LAHORE, Nov 12: A division bench of the Lahore High Court on Tuesday dismissed a writ petition seeking the court intervention to staying the execution of Mir Aimal Kasi by the US.
The short order was conveyed to newsmen waiting for the announcement of the verdict at the court of Justice Tassaduq Husain Jilani by a court official after 3pm with the remarks that detailed judgment would be available on Wednesday (today).
Arguing his case for the high court’s intervention to prevent execution of Kasi in the US earlier in the day, petitioner’s counsel Javed Iqbal Jaffery submitted that he could defend Kasi in the light of new evidence which had come to light recently in case the high court helped stay his execution by administering a lethal injection.

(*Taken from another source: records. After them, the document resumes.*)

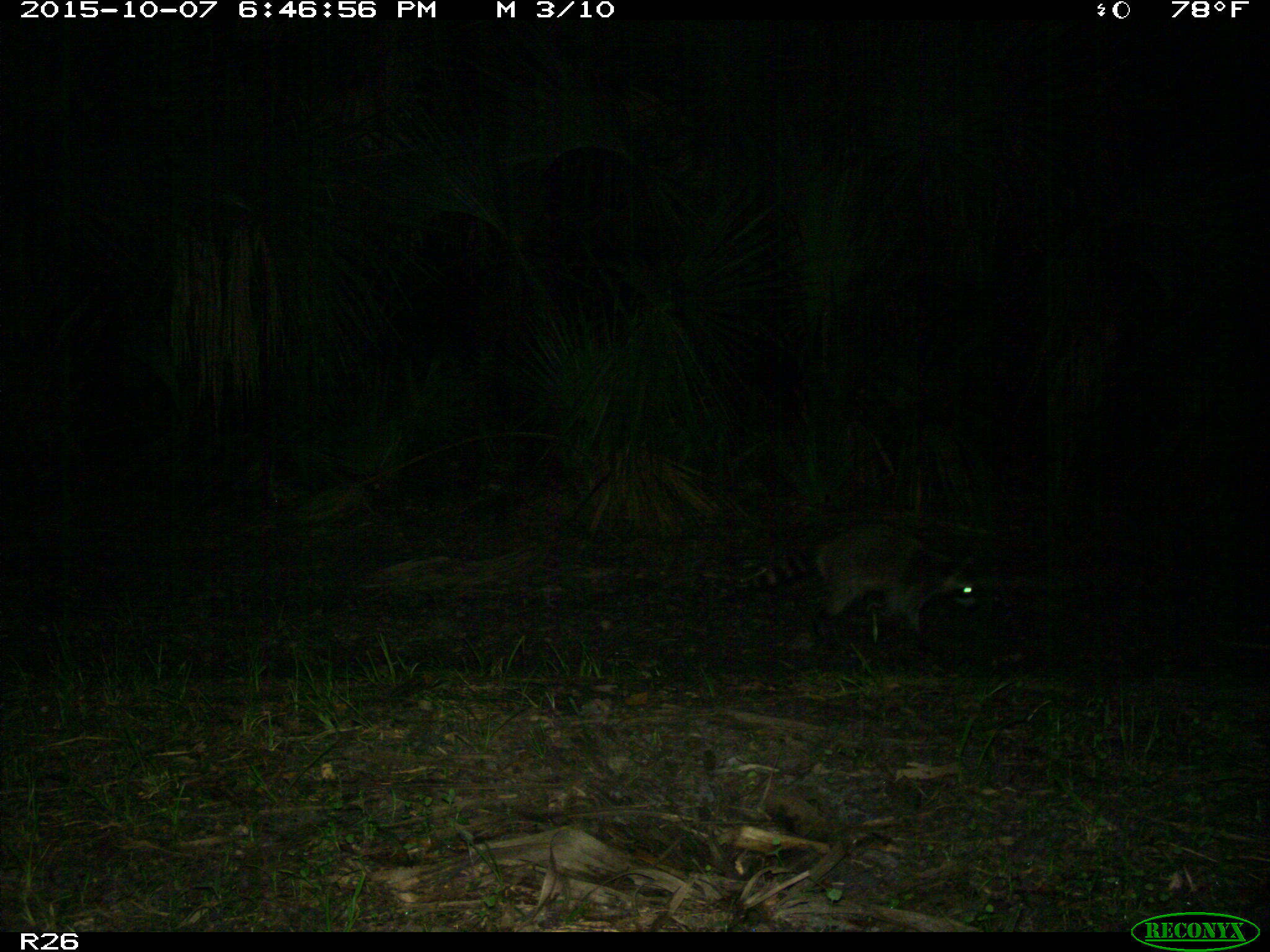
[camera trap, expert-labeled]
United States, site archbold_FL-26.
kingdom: Animalia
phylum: Chordata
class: Mammalia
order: Carnivora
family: Procyonidae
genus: Procyon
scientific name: Procyon lotor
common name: common raccoon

He submitted that Kasi had been arrested by the Pakistani forces during the tenure of prime minister Nawaz Sharif from Dera Ghazi Khan in 1997 and handed over to the American agencies without any extradition proceedings of any kind. No FIR had been registered against Kasi in Dera Ghazi Khan or anywhere else in Pakistan.
He contended that Kasi had been abducted by the US agencies in violation of the fundamental rights of the Pakistani citizens and the 1959 Pakistan-US treaty under which both countries had agreed not to molest each other’s citizens.
He submitted that Kasi had been taken to Virginia, known as a butcher state, and forced to confess a crime he had not committed under the influence of drugs. The US state did not provide him a good lawyer to defend himself. Kasi, being a poor man, did not have the resources to engage a good lawyer himself.
He contended that the high court should come to the rescue of Kasi by approaching the US government and state of Virginia on the ground that he had not been extradited to the US in accordance with the law. Moreover, new evidence had come to light that Kasi had been drugged to confess to committing the crime.
He argued that the high court could intervene like South Africa had got execution of Falkan Khamas Muhammad stopped by the US on the ground that no agreement to execute each other’s citizens existed between the two states. The South African government got the execution stopped despite the fact that Falkan was a Tanzanian national arrested in that country and had been extradited to the US after meeting necessary formalities.
Advocate Jaffery said he had filed a petition for the release of Kasi and former chief justice Allah Nawaz had confided to him in a private meeting that “he was under tremendous pressure” for dismissing the case. The file of the case remained missing during the tenure of former chief justice Falak Sher and the case was not fixed for hearing despite the fact that he filed 15 motions for the purpose. Former deputy attorney-general Khwaja Saeeduz Zafar had once proposed referring Kasi’s case to the International Court of Justice.